### Passage
__________________________________________________

SpaceX stacks Ship 25 and Booster 9, prepares for flight

by Alejandro Alcantarilla Romera

SpaceX has rolled out Ship 25 to the launch site and stacked it on top of Super Heavy Booster 9, bringing back a fully stacked Starship rocket to Starbase since April 20.

Several important additions have been made to Ship 25 ahead of this stacking and should make the vehicle ready for flight. SpaceX now eyes the last few days of preparations ahead of Starship’s second test flight, pending regulatory approval.

Ship 25 receives upgrades, gets stacked on Booster 9

Ship 25 stayed at Starbase’s Rocket Garden for the last month, having been rolled back from the launch site on August 5th.

Since then, the vehicle has not only undergone final preparations for flight with the addition of thermal protection system (TPS) tiles to its nosecone and the addition of its new livery but has also seen another number of changes as well.

Its lengthy stay and slow installation of TPS tiles indicated that there was more work to do than originally believed. Closeup pictures of the leeward side of the ship show that SpaceX has been very busy introducing a series of last-minute changes to the latest Starship prototype.

__________________________________________________

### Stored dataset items
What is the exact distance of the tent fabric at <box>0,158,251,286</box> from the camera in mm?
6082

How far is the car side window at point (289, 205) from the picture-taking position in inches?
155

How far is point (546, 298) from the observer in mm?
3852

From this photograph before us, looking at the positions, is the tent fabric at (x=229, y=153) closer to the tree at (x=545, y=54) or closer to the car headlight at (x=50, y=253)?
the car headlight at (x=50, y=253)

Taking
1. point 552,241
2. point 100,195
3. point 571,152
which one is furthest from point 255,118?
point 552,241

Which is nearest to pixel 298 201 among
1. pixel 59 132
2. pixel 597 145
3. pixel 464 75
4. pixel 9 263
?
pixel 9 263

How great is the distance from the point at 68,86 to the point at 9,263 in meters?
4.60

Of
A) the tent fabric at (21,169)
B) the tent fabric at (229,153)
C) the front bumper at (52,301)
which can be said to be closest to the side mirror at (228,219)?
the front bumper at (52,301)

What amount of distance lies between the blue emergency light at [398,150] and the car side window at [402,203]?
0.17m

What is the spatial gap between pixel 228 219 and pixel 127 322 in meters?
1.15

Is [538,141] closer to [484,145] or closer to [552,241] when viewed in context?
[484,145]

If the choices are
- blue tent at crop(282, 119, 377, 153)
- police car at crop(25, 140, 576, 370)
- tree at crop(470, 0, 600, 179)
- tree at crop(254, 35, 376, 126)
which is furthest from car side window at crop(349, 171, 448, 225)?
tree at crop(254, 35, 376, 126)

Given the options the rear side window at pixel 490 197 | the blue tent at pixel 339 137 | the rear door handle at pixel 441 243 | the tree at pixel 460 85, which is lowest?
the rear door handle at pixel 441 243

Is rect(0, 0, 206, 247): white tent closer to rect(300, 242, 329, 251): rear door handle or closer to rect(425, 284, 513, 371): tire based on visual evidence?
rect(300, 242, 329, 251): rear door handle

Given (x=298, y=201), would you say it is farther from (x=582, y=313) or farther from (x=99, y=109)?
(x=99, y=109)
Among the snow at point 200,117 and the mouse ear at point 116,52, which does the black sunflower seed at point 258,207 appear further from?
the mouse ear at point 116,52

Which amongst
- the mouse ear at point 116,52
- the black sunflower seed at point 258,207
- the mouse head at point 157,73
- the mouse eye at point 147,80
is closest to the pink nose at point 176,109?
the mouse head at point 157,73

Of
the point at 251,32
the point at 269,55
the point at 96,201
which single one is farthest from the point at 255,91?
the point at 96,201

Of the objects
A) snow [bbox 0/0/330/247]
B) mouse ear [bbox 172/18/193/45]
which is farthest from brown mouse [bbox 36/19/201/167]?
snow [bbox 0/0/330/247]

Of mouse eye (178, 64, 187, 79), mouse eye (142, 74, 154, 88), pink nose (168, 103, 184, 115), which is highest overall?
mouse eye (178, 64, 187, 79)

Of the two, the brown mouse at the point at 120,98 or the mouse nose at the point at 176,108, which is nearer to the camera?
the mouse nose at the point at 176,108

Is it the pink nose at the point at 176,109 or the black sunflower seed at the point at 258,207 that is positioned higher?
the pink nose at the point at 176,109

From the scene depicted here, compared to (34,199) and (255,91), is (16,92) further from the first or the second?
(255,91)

__________________________________________________

### Description of the task
List every ground site that the Starship article names.

### Response to the task
- Starbase
- The launch site
- Starbase's Rocket Garden